Martha looked toward the living-room window with an expression which held nothin
g of mercy or forgiveness; it was a cold look, one which reported an utter absence of the heart.
"When I saw he hadn't gone out I was relieved, because it meant I could put off the cleaning. He didn't like the maids around when he was working, you see, and so I figured he might not want housekeeping service until Yvonne came on at three.
"I said, 'I'll come back later, Mr. Jefferies.'
" 'Do it now,' he said. 'Just keep quiet while you do. I've got a bitch of a headache and a hell of an idea. The combination is killing me.'
"Any other time he would have told me to come back, I swear it. It seemed like I could almost hear that old black mama laughing.
"I went into the bathroom and started tidying around, taking out the used towels and putting up fresh ones, replacing the soap with a new bar, putting fresh matches out, and all the time I'm thinking, You can't hypnotize someone who doesn't want to be hypnotized, old woman. Whatever it was you put in the tea that day, whatever it was you told me to do or how many times you told me to do it, I'm wise to you--wise to you and shut of you.
"I went into the bedroom and I looked at the bed. I expected it would look to me like a closet does to a kid who's scared of the bogeyman, but I saw it was just a bed. I knew I wasn't going to do anything, and it was a relief. So I stripped it and there was another of those sticky patches, still drying, as if he'd woke up horny an hour or so before and just took care of himself.

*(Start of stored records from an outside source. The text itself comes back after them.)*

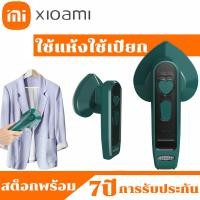 ราคา รับประกันคุณภาพ xiaomi เตารีดไฟฟ้า เตารีดแบบพกพา เตารีดแห้ง เตารีดแบบหนักๆ เตารีดไฟฟ้าแบบแห้ง เตารีด เตารีดไอน้ำ เตารีดไอน้ำพกพา รีดผ้าแบบเปียกและแห้ง ขนาดเล็กและพกพา เตารีดไอน้ำแบบพกพา เตารีดจิ๋ว เค 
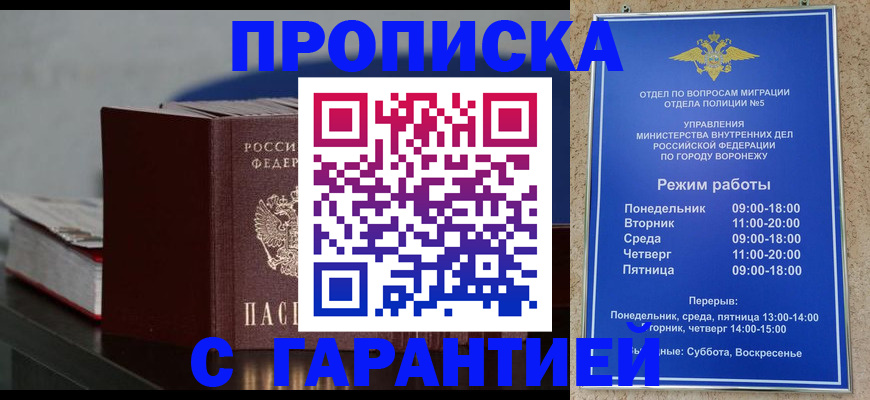 найти адрес прописки в Светлом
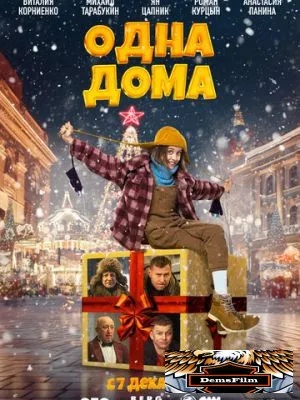 Одна дома 2023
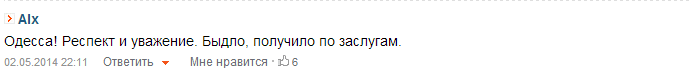 38277_original.png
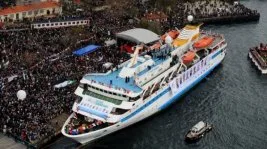 Siyonist rejimle meşum anlaşma komisyonda kabul edildi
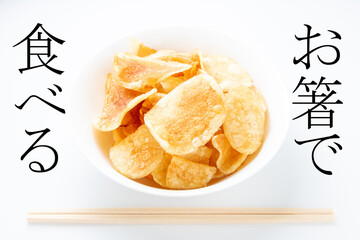 ポテトチップスをお箸で食べるイメージ。(白バック)
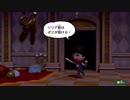 ミートピア プレイ動画25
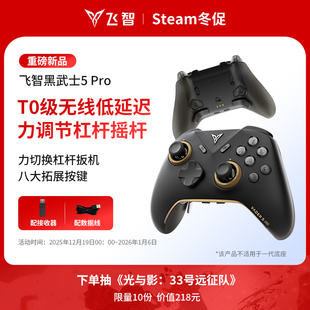 4Pro竞技精英手柄黑神话悟空switch无线pc电脑版 飞智黑武士5Pro 首发 游戏手柄蓝牙steam手柄类似xbox 新品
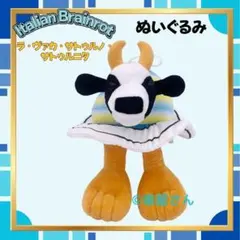 ラ・ヴァカ・サトゥルノ・サトゥルニータぬいぐるみイタリアンブレインロット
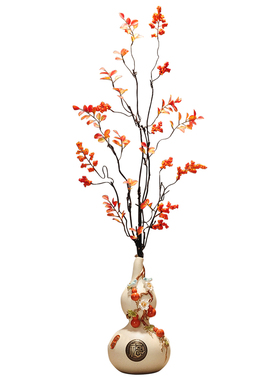 五福临门葫芦花瓶摆件客厅玄关壁龛招财福禄双全装饰乔迁新居礼物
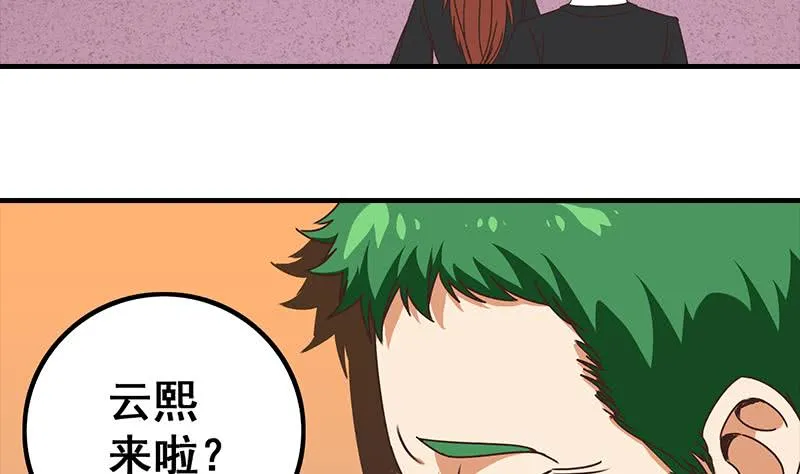 第41话 讨厌的二叔 第13页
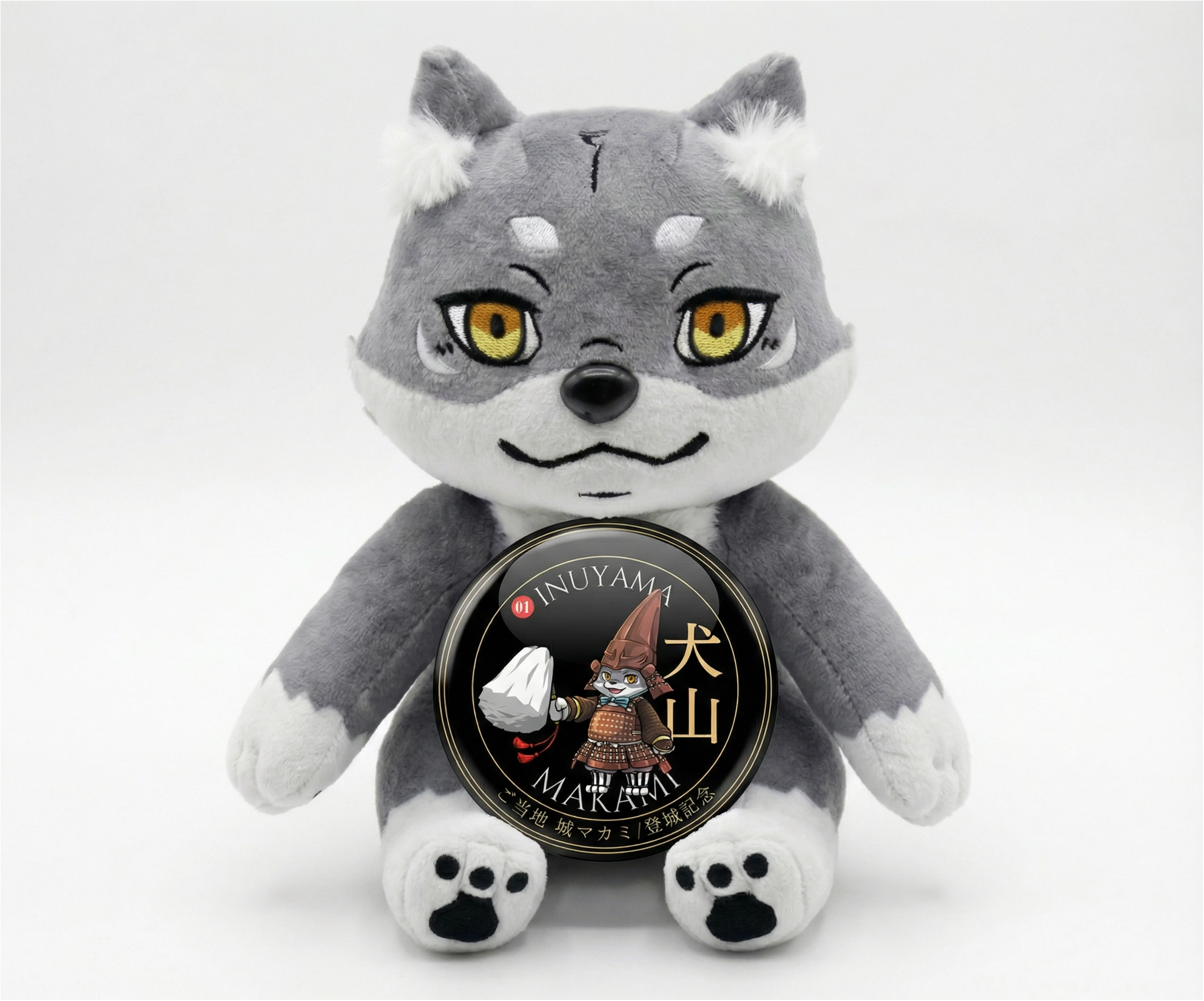 マカミ ぬいぐるみ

"I seen it and waited to see if I was going to feel anything about it. I didn't. It was just the leftovers of a man with a letter and no mailbox to put it in, like you and I have seen a hundred times before. That old woman was no more a bruja woman than I was. I might be pregnant or I might not be, but if I was, it was Johnny's child. He was the only man I'd ever lain with, and nothin I found on that white man's sheets--or anywhere else, for that matter--was gonna change that.
"It was a cloudy day, but at the second I thought that, the sun came out like God had put His final amen on the subject. I don't recall ever feeling so relieved. I stood there thanking God everything was all right, and all the time I was sayin that prayer of gratitude I was scoopin that stuff up off the sheet--all of it I could get, anyway--and stickin it in my mouth and swallowin it down.